### What you will do
Return the data below exactly, but only from the line containing "Angels Landing 488" through the line containing "6036 Mill Bridge Lane, Lisle, IL 60532", with both of those lines included.

### Dataset content
- - - - -
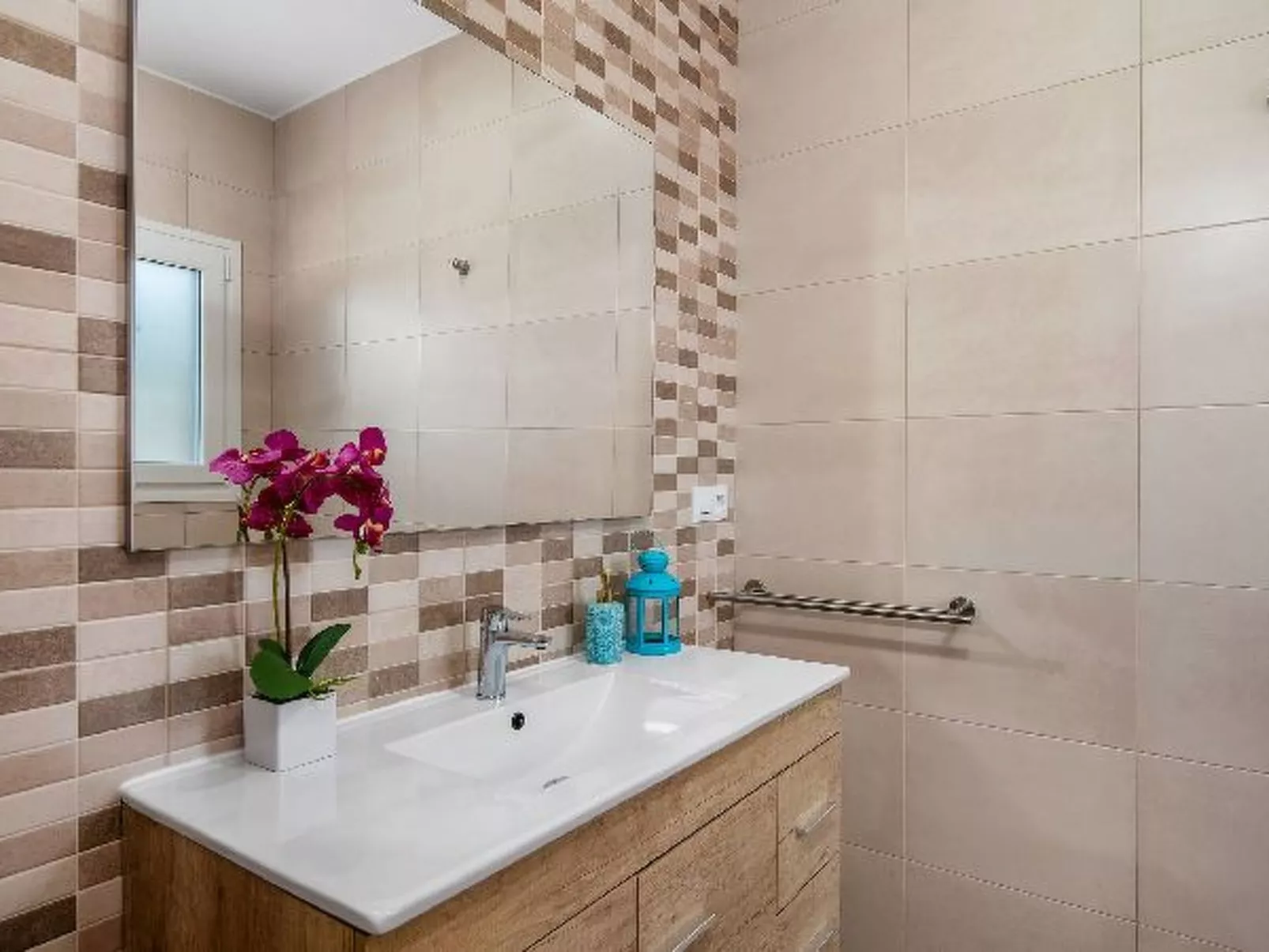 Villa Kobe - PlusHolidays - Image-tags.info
- - - - -
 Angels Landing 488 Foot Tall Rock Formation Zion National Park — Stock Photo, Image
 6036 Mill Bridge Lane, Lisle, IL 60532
- - - - -
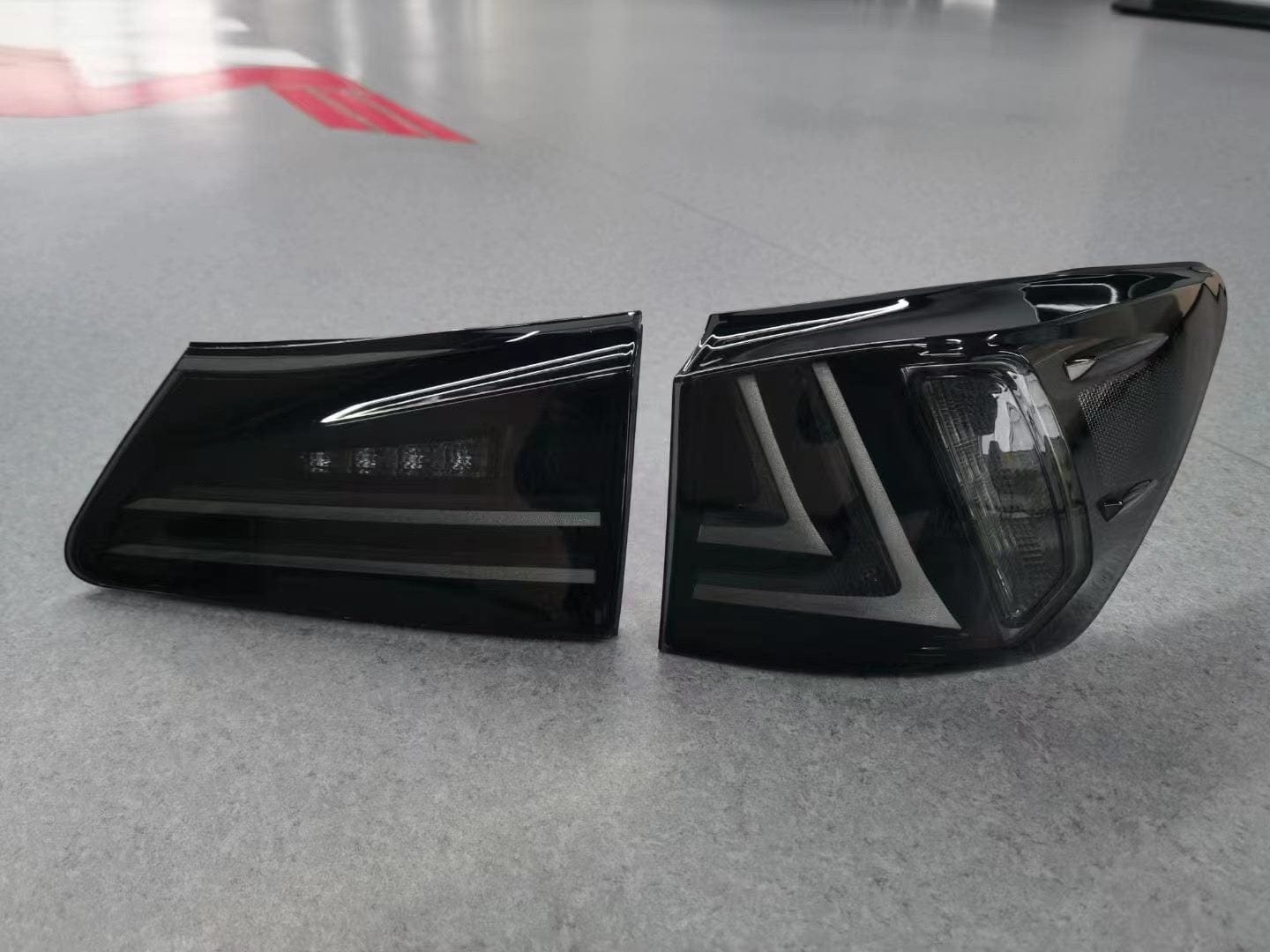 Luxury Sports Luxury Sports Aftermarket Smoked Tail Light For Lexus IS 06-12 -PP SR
- - - - -
### Answer area
 Angels Landing 488 Foot Tall Rock Formation Zion National Park — Stock Photo, Image
 6036 Mill Bridge Lane, Lisle, IL 60532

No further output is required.